And yet alongside these versions of Henry , was the Henry that was hidden from many.

Anxious about the future and what it held. Angry with the God that he didn't even know if he believed in ,for the injustice not in his own torment and suffering ,but in the fact that I would be left alone afterwards.

I miss all those Henrys so much, more than I know how to explain.

Or: Alex Claremont-Diaz gives the hardest speech of his life

Notes:

**PLEASE READ IMPORTANT**

 

Recently I found a memorial page for my aunt, where her partner of five years wrote a tribute that was so beautifully and painfully written it stuck with me long after I had read it.

the words in this fic are adapted from what he wrote about her. His writing captured love, grief, and admiration in such a raw and heartfelt way that I wanted other people to experience it too. I wanted people to be able to read them through the lens of characters they care about, the same way I cared about her. It felt like a way to keep those words and her memory alive. I hope readers might feel even a fraction of the emotion that those words carried for me through Henry and Alex.

(See the end of the work for more notes.)

Work Text:

Statement from Buckingham Palace

It is with deep sadness that Buckingham Palace announces the death of His Royal Highness Prince Henry of Wales, who passed away peacefully today following a long illness.

The Prince died with his husband Alexander Claremont-Diaz, by his side.

Her Majesty the Queen and the entire Royal Family are profoundly saddened by this loss.

The Queen asks for the privacy of his husband to be respected during this difficult time of mourning.

 

 

Alex reads it three times. The words blur together, the formal language feeling unreal. 

Passed away peacefully. Following  a long illness. 

As if it were something distant and abstract instead of the devastating truth of the room he'd just walked out of.

He had been there, holding Henry's hand when it happened.
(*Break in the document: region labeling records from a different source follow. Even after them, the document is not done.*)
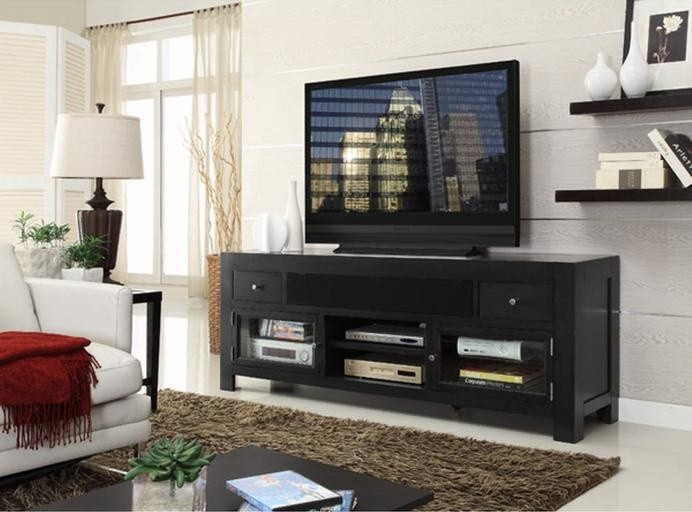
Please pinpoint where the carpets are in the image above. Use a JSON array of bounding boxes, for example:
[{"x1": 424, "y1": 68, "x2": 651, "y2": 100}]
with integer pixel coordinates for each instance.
[{"x1": 1, "y1": 386, "x2": 620, "y2": 510}]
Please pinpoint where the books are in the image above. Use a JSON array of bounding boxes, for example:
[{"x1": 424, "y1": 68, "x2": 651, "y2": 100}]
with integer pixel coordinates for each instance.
[
  {"x1": 597, "y1": 127, "x2": 691, "y2": 192},
  {"x1": 225, "y1": 469, "x2": 343, "y2": 512},
  {"x1": 457, "y1": 362, "x2": 544, "y2": 391},
  {"x1": 239, "y1": 489, "x2": 358, "y2": 512}
]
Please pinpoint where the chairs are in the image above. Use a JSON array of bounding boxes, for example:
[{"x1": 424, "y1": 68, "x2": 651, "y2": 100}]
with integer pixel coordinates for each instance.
[{"x1": 0, "y1": 245, "x2": 153, "y2": 477}]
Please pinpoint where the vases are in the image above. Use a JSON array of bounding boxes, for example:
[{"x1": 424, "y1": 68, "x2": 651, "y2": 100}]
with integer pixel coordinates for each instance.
[
  {"x1": 583, "y1": 52, "x2": 617, "y2": 102},
  {"x1": 263, "y1": 172, "x2": 306, "y2": 256},
  {"x1": 618, "y1": 17, "x2": 652, "y2": 99}
]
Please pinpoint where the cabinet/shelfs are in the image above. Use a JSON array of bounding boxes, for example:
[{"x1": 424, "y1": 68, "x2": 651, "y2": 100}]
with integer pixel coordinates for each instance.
[
  {"x1": 219, "y1": 250, "x2": 621, "y2": 442},
  {"x1": 554, "y1": 88, "x2": 692, "y2": 204}
]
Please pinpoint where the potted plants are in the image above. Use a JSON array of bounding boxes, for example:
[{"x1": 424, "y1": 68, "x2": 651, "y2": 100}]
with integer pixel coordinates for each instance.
[
  {"x1": 9, "y1": 210, "x2": 72, "y2": 281},
  {"x1": 60, "y1": 233, "x2": 111, "y2": 282},
  {"x1": 124, "y1": 434, "x2": 218, "y2": 511}
]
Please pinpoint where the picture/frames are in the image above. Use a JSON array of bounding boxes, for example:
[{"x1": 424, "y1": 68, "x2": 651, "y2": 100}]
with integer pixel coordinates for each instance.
[{"x1": 616, "y1": 0, "x2": 692, "y2": 94}]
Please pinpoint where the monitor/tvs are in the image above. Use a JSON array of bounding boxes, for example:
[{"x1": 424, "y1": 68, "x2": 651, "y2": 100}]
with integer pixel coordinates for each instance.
[{"x1": 306, "y1": 60, "x2": 519, "y2": 255}]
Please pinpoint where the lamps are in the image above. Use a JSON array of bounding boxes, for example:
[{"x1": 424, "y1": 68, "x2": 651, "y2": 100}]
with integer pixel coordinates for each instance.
[{"x1": 48, "y1": 101, "x2": 146, "y2": 290}]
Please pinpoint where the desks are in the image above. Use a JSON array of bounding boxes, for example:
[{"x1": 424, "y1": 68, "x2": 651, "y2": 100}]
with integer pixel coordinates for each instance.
[{"x1": 127, "y1": 286, "x2": 162, "y2": 416}]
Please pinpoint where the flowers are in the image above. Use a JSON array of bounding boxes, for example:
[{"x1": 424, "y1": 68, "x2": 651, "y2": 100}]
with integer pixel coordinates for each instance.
[{"x1": 651, "y1": 14, "x2": 684, "y2": 63}]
For months the possibility had hung over him like a storm. Every chemotherapy session, every hospital corridor, every tired smile Henry tried to pass off as reassurance. Alex had known that this was coming. 

But knowing it was coming hadn't prepared him for the moment it finally did.


Alex has dragged the chair close enough to the bed that his knees pressed lightly against the mattress. Close enough that he could keep his hand wrapped around Henry’s without reaching.

Henry had pancreatic cancer for 13 months. They'd known for 4 months that he wasn't going to make it. He entered end of life care a couple days ago though Alex isn't sure exactly how many it’s been. All the days seem to have drawn together.

The room was dim except for the lamp on the bedside table. Outside the windows the city of New York had just started to come to life.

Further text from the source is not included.